Bu sözler üzerine ahâlinin bir kısmı ona itâat etti ve akşamdan yola çıkarak tabiî bir yürüyüşle bulundukları yeri terkedip gittiler ve kurtuldular. Bir kısmı da onu yalanladığı için yerlerinde kaldılar. Ordu onlara sabaha karşı baskın verdi ve hepsinin kökünü kazıdı. İşte bu hâl, bana itâat, getirdiklerime ittibâ edenler ile bana isyan ve Hak’tan getirdiklerimi yalanlayan kimselerin durumudur. Hadis-i Şerif

 

Sebeb-i Nüzulü

"Eğer Allah'ı seviyorsanız bana uyun ki Allah da sizi sevsin..." (Âli İmrân, 31) âyet nazil olduğunda, Abdullah İbn Übeyy münafığı, "Muhammed kendine itaati, Allah'a itaat gibi sayıyor ve hristiyanların İsa'yı sevdikleri gibi, bizim de kendisini sevmemizi emrediyor" dedi. Bunun üzerine bu âyeti kerime nazil oldu.

 

Belagat

 'Allah'a ve Resul'e itaat edin' cümlesinde و atıf harfiyle vasıl yapıldı. Tezayuf ve camii aklidir. Allah'a itaat için Resul'ün (sav) öğreteceklerine, ibadeti, iman esaslarını bildirmesine ihtiyaç vardır. Resul'e itaat için de Allah'a tam bir iman gereklidir.

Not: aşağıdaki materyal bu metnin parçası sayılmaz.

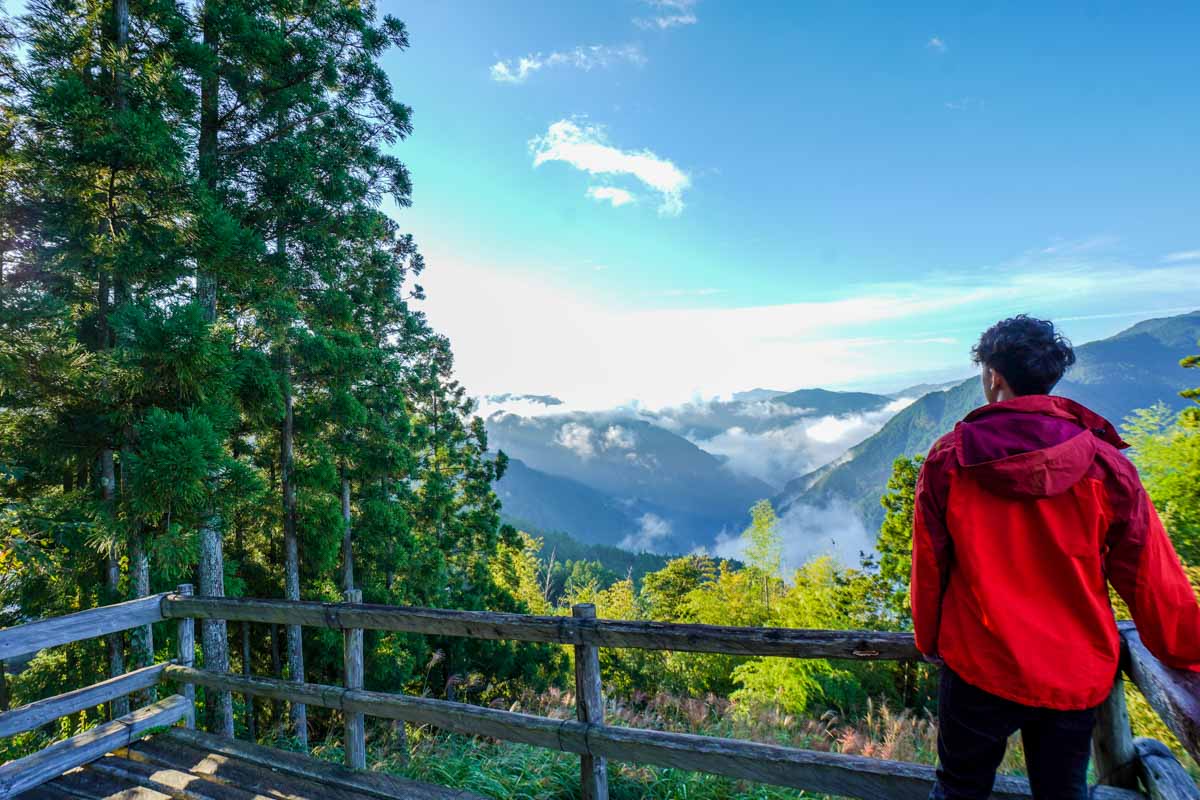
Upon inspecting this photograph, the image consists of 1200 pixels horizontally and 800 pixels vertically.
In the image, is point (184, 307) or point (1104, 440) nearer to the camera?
point (1104, 440)

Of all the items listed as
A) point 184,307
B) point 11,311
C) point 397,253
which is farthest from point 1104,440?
point 397,253

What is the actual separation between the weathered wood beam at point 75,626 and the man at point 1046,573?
5890mm

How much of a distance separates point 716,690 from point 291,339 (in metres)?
27.4

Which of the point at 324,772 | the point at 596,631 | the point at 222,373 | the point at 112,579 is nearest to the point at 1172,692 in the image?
the point at 596,631

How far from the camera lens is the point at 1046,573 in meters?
1.88

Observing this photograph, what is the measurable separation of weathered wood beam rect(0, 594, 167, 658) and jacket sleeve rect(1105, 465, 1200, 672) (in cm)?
639

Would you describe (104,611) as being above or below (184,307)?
below

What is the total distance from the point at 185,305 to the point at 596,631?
6372mm

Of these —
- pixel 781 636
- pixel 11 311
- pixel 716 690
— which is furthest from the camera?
pixel 716 690

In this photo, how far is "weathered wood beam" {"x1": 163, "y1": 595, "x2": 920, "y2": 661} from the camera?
281 cm

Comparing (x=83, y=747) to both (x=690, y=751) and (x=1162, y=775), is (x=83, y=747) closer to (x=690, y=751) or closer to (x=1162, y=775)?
(x=690, y=751)

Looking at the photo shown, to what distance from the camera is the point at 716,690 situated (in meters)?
28.8

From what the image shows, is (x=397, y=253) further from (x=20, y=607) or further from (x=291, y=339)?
(x=20, y=607)

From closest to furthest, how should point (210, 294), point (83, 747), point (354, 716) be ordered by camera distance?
1. point (354, 716)
2. point (83, 747)
3. point (210, 294)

 İcaz-ı hazıfla mecazı mürselden sebep-müsebbep alakası vardır. Resul'e itaat, onun emrine, nehyine, uygulamalarına itaattir.

 Efendimizin 'Bana itaat edin' yerine 'Resule itaat edin' demesinin emredilmesi tecriddir.

 'Resul' açık isminin 'Ben' zamirinin yerine gelmesi, tamamen ayrılıp açıklanması içindir.

 اَطٖيعُوا 'itaat edin' fiili ile تَوَلَّوْا yüz çevirlerse, fiilleri arasında tibak-ı icab vardır.

 اِنَّ اللّٰهَ لَا يُحِبُّ الْكَافِرٖينَ  cümlesinde müsnedin fiil gelişi hükmü takviye eder. Tekit gelişi inkari kelamdır.

 'Allah kafirleri sevmez' cümlesinde de yine 'Allah' ismi celali zamir yerine geldi; kalbe korku bırakmak, emre itaati kuvvetlendirmek içindir. Aynı zamanda tecriddir.

 Lazım; Allah kafirleri sevmez, melzum; onları azaplandırır, cezalarını verir. Destek olmaz, muvaffak etmez.

 Mefhum-u lakabı; Allah sadece müminleri sever.

 تَوَلَّوْا ile الْكَافِرٖينَ kelimesi arasında muraat-ı nazır vardır.

 Delalet-i tazammuniyesi ile; itaatsizliğin kalpteki küfrün bir parçası olduğunu bildirir.